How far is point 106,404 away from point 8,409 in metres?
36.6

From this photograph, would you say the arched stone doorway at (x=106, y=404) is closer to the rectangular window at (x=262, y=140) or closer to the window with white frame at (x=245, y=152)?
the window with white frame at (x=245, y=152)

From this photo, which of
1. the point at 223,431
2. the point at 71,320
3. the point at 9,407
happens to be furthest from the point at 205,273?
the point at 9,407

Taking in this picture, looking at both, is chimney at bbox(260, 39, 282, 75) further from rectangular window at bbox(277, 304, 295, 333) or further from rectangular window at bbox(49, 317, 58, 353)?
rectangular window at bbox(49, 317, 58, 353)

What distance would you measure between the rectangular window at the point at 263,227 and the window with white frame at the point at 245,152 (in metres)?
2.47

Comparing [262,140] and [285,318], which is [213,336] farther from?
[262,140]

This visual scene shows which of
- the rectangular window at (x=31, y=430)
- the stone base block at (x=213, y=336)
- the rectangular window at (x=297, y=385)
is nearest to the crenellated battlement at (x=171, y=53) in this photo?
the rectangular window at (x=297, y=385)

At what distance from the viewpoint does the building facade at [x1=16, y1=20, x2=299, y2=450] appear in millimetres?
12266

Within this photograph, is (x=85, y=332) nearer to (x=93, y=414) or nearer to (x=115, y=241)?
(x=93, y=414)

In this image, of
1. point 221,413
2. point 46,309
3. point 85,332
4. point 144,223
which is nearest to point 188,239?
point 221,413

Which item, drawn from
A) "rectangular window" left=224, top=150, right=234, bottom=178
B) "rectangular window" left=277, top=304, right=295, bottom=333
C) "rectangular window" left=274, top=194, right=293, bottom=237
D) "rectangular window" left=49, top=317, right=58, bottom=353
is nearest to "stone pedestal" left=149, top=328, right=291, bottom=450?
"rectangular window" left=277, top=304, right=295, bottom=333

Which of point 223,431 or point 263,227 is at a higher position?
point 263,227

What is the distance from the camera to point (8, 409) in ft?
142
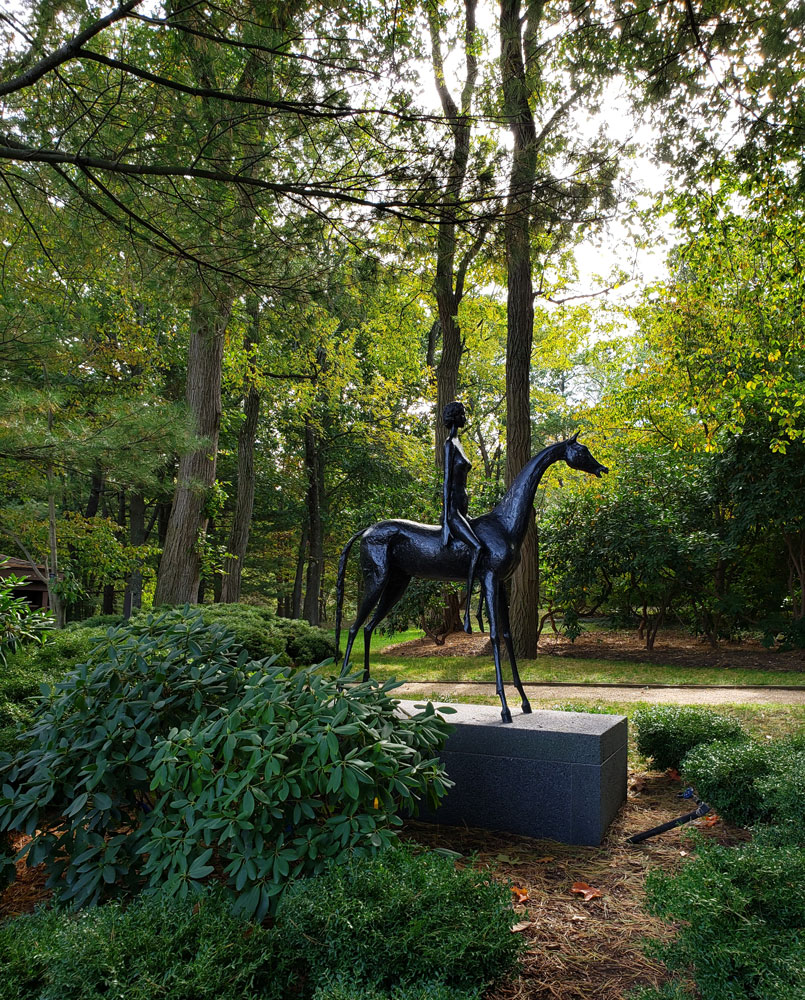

-*-*-

Can you return every line of the material above word for word, leaving the pictures out?

- [Solution for this problem]
How far is point 106,404 away from point 8,409 in metres?
36.6

From this photograph, would you say the arched stone doorway at (x=106, y=404) is closer to the rectangular window at (x=262, y=140) or closer to the window with white frame at (x=245, y=152)?
the window with white frame at (x=245, y=152)

From this photo, which of
1. the point at 223,431
2. the point at 71,320
3. the point at 9,407
happens to be furthest from the point at 205,273?
the point at 9,407

Taking in this picture, looking at both, is chimney at bbox(260, 39, 282, 75) further from rectangular window at bbox(277, 304, 295, 333) or further from rectangular window at bbox(49, 317, 58, 353)?
rectangular window at bbox(49, 317, 58, 353)

What distance would you measure between the rectangular window at the point at 263,227 and the window with white frame at the point at 245,152 (in metres)?
2.47

Comparing [262,140] and [285,318], which is [213,336] farther from?
[262,140]

This visual scene shows which of
- the rectangular window at (x=31, y=430)
- the stone base block at (x=213, y=336)
- the rectangular window at (x=297, y=385)
is nearest to the crenellated battlement at (x=171, y=53) in this photo?
the rectangular window at (x=297, y=385)

At what distance from the viewpoint does the building facade at [x1=16, y1=20, x2=299, y2=450] appear in millimetres?
12266

Within this photograph, is (x=85, y=332) nearer to (x=93, y=414) or nearer to (x=115, y=241)?
(x=93, y=414)

In this image, of
1. point 221,413
2. point 46,309
3. point 85,332
4. point 144,223
which is nearest to point 188,239?
point 221,413

Which item, drawn from
A) "rectangular window" left=224, top=150, right=234, bottom=178
B) "rectangular window" left=277, top=304, right=295, bottom=333
C) "rectangular window" left=274, top=194, right=293, bottom=237
D) "rectangular window" left=49, top=317, right=58, bottom=353
is nearest to "stone pedestal" left=149, top=328, right=291, bottom=450?
"rectangular window" left=277, top=304, right=295, bottom=333

Which of point 223,431 or point 263,227 is at a higher position?
point 263,227

What is the distance from the camera to point (8, 409) in ft?
142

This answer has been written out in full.